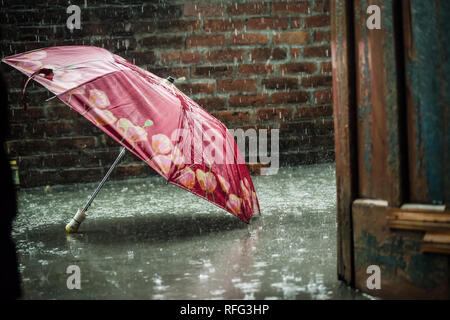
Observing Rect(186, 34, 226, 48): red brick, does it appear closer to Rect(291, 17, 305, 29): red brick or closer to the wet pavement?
Rect(291, 17, 305, 29): red brick

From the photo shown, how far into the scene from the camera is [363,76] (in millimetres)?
1895

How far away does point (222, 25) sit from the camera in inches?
192

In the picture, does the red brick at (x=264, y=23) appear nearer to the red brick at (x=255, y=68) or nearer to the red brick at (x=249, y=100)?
the red brick at (x=255, y=68)

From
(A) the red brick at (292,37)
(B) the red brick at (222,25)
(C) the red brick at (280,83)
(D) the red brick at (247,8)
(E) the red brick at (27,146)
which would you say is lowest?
(E) the red brick at (27,146)

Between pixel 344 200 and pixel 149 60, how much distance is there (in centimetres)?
316

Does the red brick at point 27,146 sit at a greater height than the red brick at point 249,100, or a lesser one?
lesser

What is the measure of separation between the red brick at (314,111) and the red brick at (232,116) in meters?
0.48

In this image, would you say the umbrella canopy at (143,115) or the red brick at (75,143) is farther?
the red brick at (75,143)

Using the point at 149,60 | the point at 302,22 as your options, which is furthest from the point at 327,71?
the point at 149,60

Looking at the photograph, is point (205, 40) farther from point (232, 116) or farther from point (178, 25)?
point (232, 116)

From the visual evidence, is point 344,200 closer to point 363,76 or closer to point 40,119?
point 363,76

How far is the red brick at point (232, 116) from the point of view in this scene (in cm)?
493

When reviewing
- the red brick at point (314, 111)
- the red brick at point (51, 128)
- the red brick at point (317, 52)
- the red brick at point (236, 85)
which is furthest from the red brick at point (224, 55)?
the red brick at point (51, 128)

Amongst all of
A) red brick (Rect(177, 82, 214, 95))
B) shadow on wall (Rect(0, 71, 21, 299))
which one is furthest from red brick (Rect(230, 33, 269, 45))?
shadow on wall (Rect(0, 71, 21, 299))
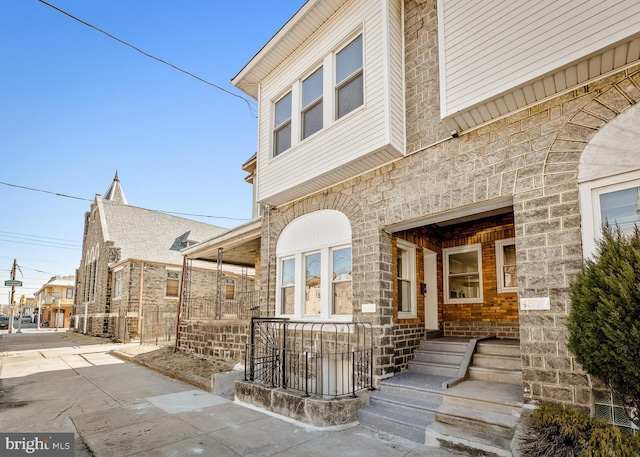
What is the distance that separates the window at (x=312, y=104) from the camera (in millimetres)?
7555

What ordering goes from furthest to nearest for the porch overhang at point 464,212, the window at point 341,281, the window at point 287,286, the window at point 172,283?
the window at point 172,283 < the window at point 287,286 < the window at point 341,281 < the porch overhang at point 464,212

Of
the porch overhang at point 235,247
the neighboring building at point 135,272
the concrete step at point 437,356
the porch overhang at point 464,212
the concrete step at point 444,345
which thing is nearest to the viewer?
the porch overhang at point 464,212

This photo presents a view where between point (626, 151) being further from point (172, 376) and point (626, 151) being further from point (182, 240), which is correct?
point (182, 240)

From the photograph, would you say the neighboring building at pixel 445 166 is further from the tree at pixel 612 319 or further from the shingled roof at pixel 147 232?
the shingled roof at pixel 147 232

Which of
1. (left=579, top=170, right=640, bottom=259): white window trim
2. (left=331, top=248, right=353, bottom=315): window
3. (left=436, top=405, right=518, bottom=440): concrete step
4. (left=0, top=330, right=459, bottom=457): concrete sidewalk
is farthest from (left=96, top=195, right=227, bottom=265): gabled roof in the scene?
(left=579, top=170, right=640, bottom=259): white window trim

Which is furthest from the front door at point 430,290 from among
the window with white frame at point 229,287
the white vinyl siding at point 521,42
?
the window with white frame at point 229,287

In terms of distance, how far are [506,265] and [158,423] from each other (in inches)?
279

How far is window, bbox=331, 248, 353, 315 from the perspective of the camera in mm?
6906

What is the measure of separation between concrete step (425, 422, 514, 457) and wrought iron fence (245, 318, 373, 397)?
1484 millimetres

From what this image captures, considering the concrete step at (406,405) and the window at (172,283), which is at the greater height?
the window at (172,283)

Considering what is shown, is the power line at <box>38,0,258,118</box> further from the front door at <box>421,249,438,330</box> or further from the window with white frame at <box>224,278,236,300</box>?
the window with white frame at <box>224,278,236,300</box>

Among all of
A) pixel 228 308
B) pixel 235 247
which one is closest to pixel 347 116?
pixel 235 247

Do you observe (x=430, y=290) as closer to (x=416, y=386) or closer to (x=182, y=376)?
(x=416, y=386)

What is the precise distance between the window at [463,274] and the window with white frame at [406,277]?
1.39 metres
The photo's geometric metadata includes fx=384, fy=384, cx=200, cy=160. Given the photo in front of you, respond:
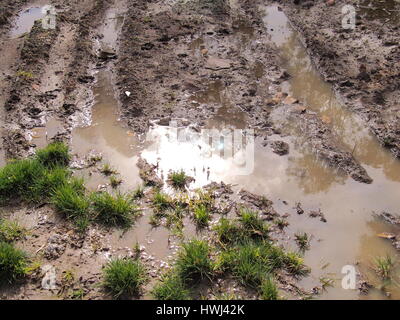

..........

_Exercise details_
Pull out every line above that contains the word "greater". Treat uppercase and lowercase as different.

_Written reply_
Does the red brick at point 27,146 sit at a greater height than the red brick at point 249,100, or a lesser one?
From what this image captures, considering the concrete step at (406,405) and the window at (172,283), which is at the greater height?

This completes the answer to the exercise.